# [Given entries]
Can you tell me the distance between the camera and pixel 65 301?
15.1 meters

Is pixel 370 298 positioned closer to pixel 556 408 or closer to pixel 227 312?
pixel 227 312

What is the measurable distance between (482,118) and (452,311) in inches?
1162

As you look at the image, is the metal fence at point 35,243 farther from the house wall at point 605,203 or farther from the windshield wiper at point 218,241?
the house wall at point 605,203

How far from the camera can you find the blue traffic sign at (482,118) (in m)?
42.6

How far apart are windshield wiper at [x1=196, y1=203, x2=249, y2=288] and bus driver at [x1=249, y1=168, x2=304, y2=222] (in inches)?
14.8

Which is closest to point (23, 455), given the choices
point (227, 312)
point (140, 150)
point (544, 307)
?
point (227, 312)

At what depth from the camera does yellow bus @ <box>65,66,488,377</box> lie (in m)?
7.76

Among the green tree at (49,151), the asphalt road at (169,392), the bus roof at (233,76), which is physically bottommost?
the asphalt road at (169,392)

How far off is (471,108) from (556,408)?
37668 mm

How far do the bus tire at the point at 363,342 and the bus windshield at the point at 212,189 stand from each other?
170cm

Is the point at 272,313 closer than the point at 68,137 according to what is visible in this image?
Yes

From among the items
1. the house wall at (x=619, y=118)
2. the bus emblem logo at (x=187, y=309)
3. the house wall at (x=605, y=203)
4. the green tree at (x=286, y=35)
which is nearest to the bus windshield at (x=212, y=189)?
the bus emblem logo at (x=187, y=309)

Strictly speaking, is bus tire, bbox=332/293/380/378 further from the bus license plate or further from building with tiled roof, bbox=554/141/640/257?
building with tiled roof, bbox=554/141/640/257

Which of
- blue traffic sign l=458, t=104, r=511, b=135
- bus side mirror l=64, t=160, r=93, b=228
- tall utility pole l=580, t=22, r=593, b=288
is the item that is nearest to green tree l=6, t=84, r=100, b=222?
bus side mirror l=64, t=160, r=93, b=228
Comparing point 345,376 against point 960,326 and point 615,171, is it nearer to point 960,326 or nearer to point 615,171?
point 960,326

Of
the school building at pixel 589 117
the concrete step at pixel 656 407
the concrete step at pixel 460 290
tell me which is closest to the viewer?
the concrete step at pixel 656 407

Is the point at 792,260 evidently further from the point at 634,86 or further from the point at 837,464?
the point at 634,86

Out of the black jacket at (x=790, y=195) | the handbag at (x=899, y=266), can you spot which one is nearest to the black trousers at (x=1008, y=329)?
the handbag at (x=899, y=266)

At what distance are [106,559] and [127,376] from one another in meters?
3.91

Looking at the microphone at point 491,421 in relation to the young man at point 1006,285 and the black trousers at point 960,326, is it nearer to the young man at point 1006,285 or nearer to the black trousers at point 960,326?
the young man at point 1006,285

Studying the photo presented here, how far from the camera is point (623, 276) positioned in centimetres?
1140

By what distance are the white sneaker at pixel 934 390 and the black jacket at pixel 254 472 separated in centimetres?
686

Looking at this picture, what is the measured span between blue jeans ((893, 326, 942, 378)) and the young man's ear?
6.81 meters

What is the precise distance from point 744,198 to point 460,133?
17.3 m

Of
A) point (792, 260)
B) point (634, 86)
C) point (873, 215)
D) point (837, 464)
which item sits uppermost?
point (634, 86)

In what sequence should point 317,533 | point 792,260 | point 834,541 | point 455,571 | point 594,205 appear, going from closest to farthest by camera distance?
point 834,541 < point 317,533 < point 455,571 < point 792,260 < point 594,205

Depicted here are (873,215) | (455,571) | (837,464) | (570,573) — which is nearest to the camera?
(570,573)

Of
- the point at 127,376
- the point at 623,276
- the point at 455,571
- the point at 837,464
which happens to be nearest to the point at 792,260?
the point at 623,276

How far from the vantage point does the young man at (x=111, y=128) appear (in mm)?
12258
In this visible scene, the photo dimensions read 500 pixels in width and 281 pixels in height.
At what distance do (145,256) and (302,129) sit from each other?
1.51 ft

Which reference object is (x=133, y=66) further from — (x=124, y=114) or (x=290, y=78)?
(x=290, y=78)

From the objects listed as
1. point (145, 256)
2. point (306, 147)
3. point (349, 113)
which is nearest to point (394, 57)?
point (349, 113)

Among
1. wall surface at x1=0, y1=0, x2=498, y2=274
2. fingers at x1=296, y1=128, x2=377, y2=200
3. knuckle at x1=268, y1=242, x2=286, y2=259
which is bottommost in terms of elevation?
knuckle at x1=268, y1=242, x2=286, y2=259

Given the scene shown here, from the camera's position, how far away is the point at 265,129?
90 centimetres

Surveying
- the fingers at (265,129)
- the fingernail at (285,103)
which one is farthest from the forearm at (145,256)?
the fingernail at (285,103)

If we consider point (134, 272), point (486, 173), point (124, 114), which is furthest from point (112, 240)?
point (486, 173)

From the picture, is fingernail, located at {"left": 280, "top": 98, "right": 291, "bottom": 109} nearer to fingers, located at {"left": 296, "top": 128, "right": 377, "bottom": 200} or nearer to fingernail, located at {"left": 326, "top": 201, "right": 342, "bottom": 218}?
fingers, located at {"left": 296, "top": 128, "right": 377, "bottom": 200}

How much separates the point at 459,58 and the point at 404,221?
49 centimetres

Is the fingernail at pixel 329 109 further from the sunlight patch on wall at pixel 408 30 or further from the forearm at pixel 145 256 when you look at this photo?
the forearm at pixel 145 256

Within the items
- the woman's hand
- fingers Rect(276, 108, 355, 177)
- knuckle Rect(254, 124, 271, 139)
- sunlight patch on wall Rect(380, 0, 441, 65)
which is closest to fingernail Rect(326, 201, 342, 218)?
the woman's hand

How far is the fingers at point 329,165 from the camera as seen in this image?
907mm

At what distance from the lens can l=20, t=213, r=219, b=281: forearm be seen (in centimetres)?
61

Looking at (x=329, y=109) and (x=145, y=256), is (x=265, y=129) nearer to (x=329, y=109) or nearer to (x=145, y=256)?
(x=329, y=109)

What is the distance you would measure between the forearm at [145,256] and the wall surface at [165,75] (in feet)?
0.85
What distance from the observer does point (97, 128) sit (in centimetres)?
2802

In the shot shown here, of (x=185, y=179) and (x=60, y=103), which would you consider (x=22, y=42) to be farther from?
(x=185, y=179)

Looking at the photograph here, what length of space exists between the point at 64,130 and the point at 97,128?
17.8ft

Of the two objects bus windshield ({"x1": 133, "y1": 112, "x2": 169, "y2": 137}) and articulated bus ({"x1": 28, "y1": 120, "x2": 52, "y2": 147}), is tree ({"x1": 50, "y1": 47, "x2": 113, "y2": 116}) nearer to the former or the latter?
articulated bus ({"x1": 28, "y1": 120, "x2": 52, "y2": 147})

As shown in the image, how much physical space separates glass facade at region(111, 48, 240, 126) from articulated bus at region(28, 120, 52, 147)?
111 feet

# [Task]
Reproduce the entire listing above line by line, without altering any wording, number, or punctuation.

# [Exercise solution]
Can you tell me the distance between the camera and pixel 65 301?
15.1 meters

Is pixel 370 298 positioned closer to pixel 556 408 or closer to pixel 227 312?
pixel 227 312

What is the measurable distance between (482,118) and (452,311) in inches?
1162

As you look at the image, is the metal fence at point 35,243 farther from the house wall at point 605,203 or farther from the windshield wiper at point 218,241?
the house wall at point 605,203

How far from the camera can you find the blue traffic sign at (482,118) (in m)?
42.6

How far apart are windshield wiper at [x1=196, y1=203, x2=249, y2=288] and bus driver at [x1=249, y1=168, x2=304, y2=222] (in inches)?
14.8

Which is closest to point (23, 455), given the choices
point (227, 312)
point (140, 150)
point (544, 307)
?
point (227, 312)

At what depth from the camera does yellow bus @ <box>65,66,488,377</box> lie (in m)?
7.76

Among the green tree at (49,151), the asphalt road at (169,392), the bus roof at (233,76), which is physically bottommost?
the asphalt road at (169,392)

How far off is (471,108) from (556,408)?
37668 mm

How far do the bus tire at the point at 363,342 and the bus windshield at the point at 212,189 stand from each other?
170cm

Is the point at 272,313 closer than the point at 68,137 according to what is visible in this image?
Yes

From among the items
1. the house wall at (x=619, y=118)
2. the bus emblem logo at (x=187, y=309)
3. the house wall at (x=605, y=203)
4. the green tree at (x=286, y=35)
which is nearest to the bus windshield at (x=212, y=189)?
the bus emblem logo at (x=187, y=309)

Strictly speaking, is bus tire, bbox=332/293/380/378 further from the bus license plate or further from building with tiled roof, bbox=554/141/640/257?
building with tiled roof, bbox=554/141/640/257

Which of
- blue traffic sign l=458, t=104, r=511, b=135
- bus side mirror l=64, t=160, r=93, b=228
- tall utility pole l=580, t=22, r=593, b=288
is the item that is nearest to green tree l=6, t=84, r=100, b=222?
bus side mirror l=64, t=160, r=93, b=228
Comparing point 345,376 against point 960,326 and point 615,171, is it nearer to point 960,326 or nearer to point 615,171?
point 960,326

Of
the school building at pixel 589 117
the concrete step at pixel 656 407
the concrete step at pixel 460 290
tell me which is closest to the viewer?
the concrete step at pixel 656 407

Is the point at 792,260 evidently further from the point at 634,86 or further from the point at 837,464?
the point at 634,86

Out of the black jacket at (x=790, y=195) | the handbag at (x=899, y=266), can you spot which one is nearest to the black trousers at (x=1008, y=329)?
the handbag at (x=899, y=266)

At what distance are [106,559] and [127,376] from one another in meters?
3.91

Looking at the microphone at point 491,421 in relation to the young man at point 1006,285 and the black trousers at point 960,326, is it nearer to the young man at point 1006,285 or nearer to the black trousers at point 960,326?
the young man at point 1006,285

Studying the photo presented here, how far from the camera is point (623, 276) positioned in centimetres?
1140

By what distance are the white sneaker at pixel 934 390 and the black jacket at pixel 254 472 separated in centimetres?
686

Looking at this picture, what is the measured span between blue jeans ((893, 326, 942, 378)) and the young man's ear?
6.81 meters

What is the precise distance from point 744,198 to point 460,133?
17.3 m

Of
A) point (792, 260)
B) point (634, 86)
C) point (873, 215)
D) point (837, 464)
which item sits uppermost?
point (634, 86)

In what sequence should point 317,533 | point 792,260 | point 834,541 | point 455,571 | point 594,205 appear, going from closest to farthest by camera distance?
point 834,541 < point 317,533 < point 455,571 < point 792,260 < point 594,205

Depicted here are (873,215) | (455,571) | (837,464) | (570,573) — which is nearest to the camera?
(570,573)

Of
- the point at 127,376
- the point at 623,276
- the point at 455,571
- the point at 837,464
which happens to be nearest to the point at 792,260?
the point at 623,276

How far from the vantage point does the young man at (x=111, y=128) appear (in mm)?
12258
In this visible scene, the photo dimensions read 500 pixels in width and 281 pixels in height.
At what distance do (145,256) and (302,129) sit from each other?
1.51 ft

Which reference object is (x=133, y=66) further from — (x=124, y=114) or (x=290, y=78)?
(x=290, y=78)

From the objects listed as
1. point (145, 256)
2. point (306, 147)
3. point (349, 113)
which is nearest to point (394, 57)?
point (349, 113)

Among
1. wall surface at x1=0, y1=0, x2=498, y2=274
2. fingers at x1=296, y1=128, x2=377, y2=200
3. knuckle at x1=268, y1=242, x2=286, y2=259
which is bottommost in terms of elevation?
knuckle at x1=268, y1=242, x2=286, y2=259

Given the scene shown here, from the camera's position, how far away is the point at 265,129?
90 centimetres

Surveying
- the fingers at (265,129)
- the fingernail at (285,103)
which one is farthest from the forearm at (145,256)?
the fingernail at (285,103)

If we consider point (134, 272), point (486, 173), point (124, 114), which is furthest from point (112, 240)?
point (486, 173)

From the picture, is fingernail, located at {"left": 280, "top": 98, "right": 291, "bottom": 109} nearer to fingers, located at {"left": 296, "top": 128, "right": 377, "bottom": 200} or nearer to fingernail, located at {"left": 326, "top": 201, "right": 342, "bottom": 218}?
fingers, located at {"left": 296, "top": 128, "right": 377, "bottom": 200}

How much separates the point at 459,58 and the point at 404,221?
49 centimetres

Is the fingernail at pixel 329 109 further from the sunlight patch on wall at pixel 408 30 or further from the forearm at pixel 145 256 when you look at this photo?
the forearm at pixel 145 256

Within the items
- the woman's hand
- fingers Rect(276, 108, 355, 177)
- knuckle Rect(254, 124, 271, 139)
- sunlight patch on wall Rect(380, 0, 441, 65)
which is closest to fingernail Rect(326, 201, 342, 218)?
the woman's hand

How far is the fingers at point 329,165 from the camera as seen in this image?
907mm

At what distance from the lens can l=20, t=213, r=219, b=281: forearm be seen (in centimetres)?
61

Looking at (x=329, y=109) and (x=145, y=256), is (x=265, y=129) nearer to (x=329, y=109) or nearer to (x=145, y=256)?
(x=329, y=109)

What is the distance you would measure between the forearm at [145,256] and the wall surface at [165,75] (in feet)?
0.85
What distance from the observer does point (97, 128) sit (in centimetres)?
2802

In the shot shown here, of (x=185, y=179) and (x=60, y=103), which would you consider (x=22, y=42) to be farther from?
(x=185, y=179)

Looking at the photograph here, what length of space exists between the point at 64,130 and the point at 97,128?
17.8ft

Of the two objects bus windshield ({"x1": 133, "y1": 112, "x2": 169, "y2": 137}) and articulated bus ({"x1": 28, "y1": 120, "x2": 52, "y2": 147}), is tree ({"x1": 50, "y1": 47, "x2": 113, "y2": 116}) nearer to the former or the latter?
articulated bus ({"x1": 28, "y1": 120, "x2": 52, "y2": 147})

As shown in the image, how much physical space separates glass facade at region(111, 48, 240, 126) from articulated bus at region(28, 120, 52, 147)?
111 feet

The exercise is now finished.